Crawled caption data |
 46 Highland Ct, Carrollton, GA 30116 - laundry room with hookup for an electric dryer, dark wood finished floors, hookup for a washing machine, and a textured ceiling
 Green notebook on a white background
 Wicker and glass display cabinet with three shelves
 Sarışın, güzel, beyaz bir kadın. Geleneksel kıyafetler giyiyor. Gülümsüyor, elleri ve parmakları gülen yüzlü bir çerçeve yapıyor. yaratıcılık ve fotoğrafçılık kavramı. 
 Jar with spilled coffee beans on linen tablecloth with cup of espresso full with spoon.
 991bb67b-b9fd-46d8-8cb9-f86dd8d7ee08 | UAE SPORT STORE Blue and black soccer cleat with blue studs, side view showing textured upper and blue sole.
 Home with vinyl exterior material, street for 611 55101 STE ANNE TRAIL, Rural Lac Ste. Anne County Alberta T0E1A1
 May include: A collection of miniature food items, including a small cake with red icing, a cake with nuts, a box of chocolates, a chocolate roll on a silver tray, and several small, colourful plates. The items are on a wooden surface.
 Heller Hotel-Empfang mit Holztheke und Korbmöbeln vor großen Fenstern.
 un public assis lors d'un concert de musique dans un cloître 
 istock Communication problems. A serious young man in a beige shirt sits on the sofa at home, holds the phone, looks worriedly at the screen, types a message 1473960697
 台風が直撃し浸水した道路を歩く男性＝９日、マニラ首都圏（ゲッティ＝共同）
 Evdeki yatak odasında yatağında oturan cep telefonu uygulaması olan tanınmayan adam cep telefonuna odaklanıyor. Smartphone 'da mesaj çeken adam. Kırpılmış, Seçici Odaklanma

To do |
Copy out each line from the preceding entries that mentions the word "textured".

Task result |
 46 Highland Ct, Carrollton, GA 30116 - laundry room with hookup for an electric dryer, dark wood finished floors, hookup for a washing machine, and a textured ceiling
 991bb67b-b9fd-46d8-8cb9-f86dd8d7ee08 | UAE SPORT STORE Blue and black soccer cleat with blue studs, side view showing textured upper and blue sole.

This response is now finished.